Monday, November 02, 2009

A Memorial for All the Saints

Every week, we celebrate this meal as a memorial. This means that we enact a reminder for God and His people and the world. As often as we celebrate this meal we show forth the death of Christ until He comes. This meal is a proclamation, an enacted prayer, an appeal to God to act in accordance with the death of Jesus, an appeal to His people to remember and believe, and an appeal to the world to come and find rest and salvation. That’s what we mean when we say this meal is a memorial. But there is more: you and I and all of God’s people get taken up into this memorial. The death and resurrection of Jesus is the great down payment in history, the beginning of what God intends to do for the whole world. Everything that flows from the cross is taken up into this memorial, all the faithful martyrs who shed their blood and whose blood cries out for judgment before the throne of God, all the faithful saints who have dedicated their lives to the service of Jesus, all the self sacrificing mothers and fathers, wives and husbands, children and servants, down through the ages.

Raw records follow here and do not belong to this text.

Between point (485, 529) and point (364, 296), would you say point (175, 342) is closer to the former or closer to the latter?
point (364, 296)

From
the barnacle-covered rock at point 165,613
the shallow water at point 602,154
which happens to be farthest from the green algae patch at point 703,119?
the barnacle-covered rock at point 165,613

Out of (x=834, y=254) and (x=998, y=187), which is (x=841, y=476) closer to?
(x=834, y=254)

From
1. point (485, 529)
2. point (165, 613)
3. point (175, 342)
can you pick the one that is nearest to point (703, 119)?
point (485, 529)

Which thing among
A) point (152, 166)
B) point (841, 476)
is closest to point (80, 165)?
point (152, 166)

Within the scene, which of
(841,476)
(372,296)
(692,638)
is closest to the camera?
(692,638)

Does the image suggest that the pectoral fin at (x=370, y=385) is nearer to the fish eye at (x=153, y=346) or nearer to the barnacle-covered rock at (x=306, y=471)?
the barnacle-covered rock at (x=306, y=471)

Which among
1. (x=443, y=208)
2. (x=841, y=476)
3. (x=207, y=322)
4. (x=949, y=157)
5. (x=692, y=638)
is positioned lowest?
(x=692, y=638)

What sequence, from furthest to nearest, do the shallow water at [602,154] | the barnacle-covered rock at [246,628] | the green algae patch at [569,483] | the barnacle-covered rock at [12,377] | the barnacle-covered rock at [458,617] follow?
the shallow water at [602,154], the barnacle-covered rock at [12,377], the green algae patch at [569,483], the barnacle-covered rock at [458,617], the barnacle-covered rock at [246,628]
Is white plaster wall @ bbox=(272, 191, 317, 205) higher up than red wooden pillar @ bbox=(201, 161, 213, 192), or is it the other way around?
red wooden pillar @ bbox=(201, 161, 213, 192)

As we partake of this memorial, we are joined to this memorial. Our lives are not accidental or incidental, our works, our faith, our tears, our pain, our longing, our loves and joys and plans are all taken up into this memorial. And it comes before the throne of God, and it cries out, how long O Lord? When will you fulfill your promises, when will you put all of it right, when will you come and establish our work? And so as we eat and drink together we join that nameless woman who anointed Jesus for burial, that nameless woman who is not lost to the ages, who is not forgotten in history, but who like us and all the faithful saints is remembered to God in this the great memorial, the great remembrance. Here we are assured that God will not forget us, and He will not forget us because our lives are hidden in Jesus. All of our hopes, dreams, hurts, joys, all of it is taken up into this great memorial in Jesus. And God promises to remember, and God promises to never forget. And so we celebrate All Saints Day, and we lift up this great memorial. We eat and we drink and we celebrate the God who does not forget any of His saints and promises to remember and raise us all up.